Shazia Qaiser runs the state’s first shoe laundry service.
Sufi Parween | TwoCircles.net
PATNA (BIHAR) — A black and green board reading “Revival: Service Centre for footwear and leather goods” stands out among residential buildings in a narrow, quiet lane off the hustle and bustle of Boring Canal Road, Patna’s business street. The board leads the way to an apartment full of shoes. Shoes, boots, and flip-flops are neatly lined in rows upon rows. A Puma sneaker sits next to a Woodland leather shoe, a Sparx pair jostles for space with an unbranded chappal. All are neatly packed in transparent bags as if they’ve arrived straight from the factory. Except that they did not.
Shazia Qaiser, who runs Revival, Bihar’s “first” footwear laundry service, received the shoes in a worn-out state; either discoloured, torn from the edges, or the sole completely detached. The 39-year-old’s enterprise specializes in “reviving” such shoes, by cleaning, polishing and dyeing them, as well as repairing or replacing the soles. “We give back old shoes as if they were as new as new,” Qaiser explains the motto of her business.
Since the time she set it up in 2014, the service now has four centres across the city and provides “refurbishing” i.e. laundry services for jackets and bags too. Customers include not just individuals but also showrooms and stores where unsold shoes gather dust or become damaged and need repairing. Relying on social media marketing, orders are booked from as far as Mumbai, Delhi and Kashmir.
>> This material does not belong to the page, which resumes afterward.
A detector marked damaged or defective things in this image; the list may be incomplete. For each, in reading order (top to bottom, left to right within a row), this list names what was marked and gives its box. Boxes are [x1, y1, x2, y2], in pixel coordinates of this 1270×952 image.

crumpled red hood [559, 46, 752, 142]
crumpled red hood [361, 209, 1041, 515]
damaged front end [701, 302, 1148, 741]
Like most novel ideas, though, it was a rough start for Qaiser, who previously worked as a physiotherapist with WHO and UNICEF. To begin with, most people did not want to pay Rs 150 to get their shoes repaired, when the cobbler would do it for Rs 50. To win people’s confidence, Qaiser offered free service but “when people saw the shoes in a brand new condition”, they began paying up. Now, the minimum rate at Revival is Rs 500 for dyeing the shoe fabric and goes up to Rs 700 for replacing the sole.
Looking back at her entrepreneurial journey, of which the first two years were loss-making, Qaiser says, “There is no fixed formula of business. You will understand how to go about it by experimenting.”
Why did she choose the idea of a shoe laundry service? “When I was in school, I used to think of doing something of my own but was never serious about it,” says Qaiser who took the “safer” route of working a job as a physiotherapist. She got married in the first year of college, and juggling between work and children, she had forgotten about her “non-serious entrepreneurial wish.” But when work along with parenting took a toll, she quit her job and decided to “research” what business she can do. “I did not have any business background, so I searched around the markets in Patna and Googled for ideas. And then I realized that there is no shoe laundry service in the city,” she says.
Though her family supported her decision, some in society questioned her choice of “running shoe clinics” when she “could’ve run a chain of physiotherapy clinics”.
“But I paid them no heed. I am just happy my family stands by me,” she says.
With an initial fund of Rs 3 lakh from her savings, Qaiser rented a room for her first centre, bought a washing machine, tools, and chemicals used in repairing, cleaning, and refurbishing the shoes, and hired three workers from Patna. Today, she has 17 employees working across four centres, with Qaiser taking the lead in dealing with customers.
Employees include labourers who returned from different parts of the country to Bihar during the national lockdown at the time of the Covid pandemic in 2020. Like Ram Sagar and Bachchu Ram, two men in their 50s, who were working in a factory that supplies footwear for the Taj hotel’s staff in Mumbai. In a room at Revival’s Boring Canal Road centre, they can be seen repairing the soles of formal leather shoes and polishing them. They do not plan to return to Mumbai. “We were paid about Rs 10,000 a month there. Here, we are paid about Rs 15,000 a month and live with our families,” says Sagar.
Talking about her plans for the future, Qaiser says, “I want Revival to become the service partner of the biggest shoe brands. We want to leave our footprint in every part of the country” she says.
Sufi Parween is a fellow at the TCN-SEED mentorship program.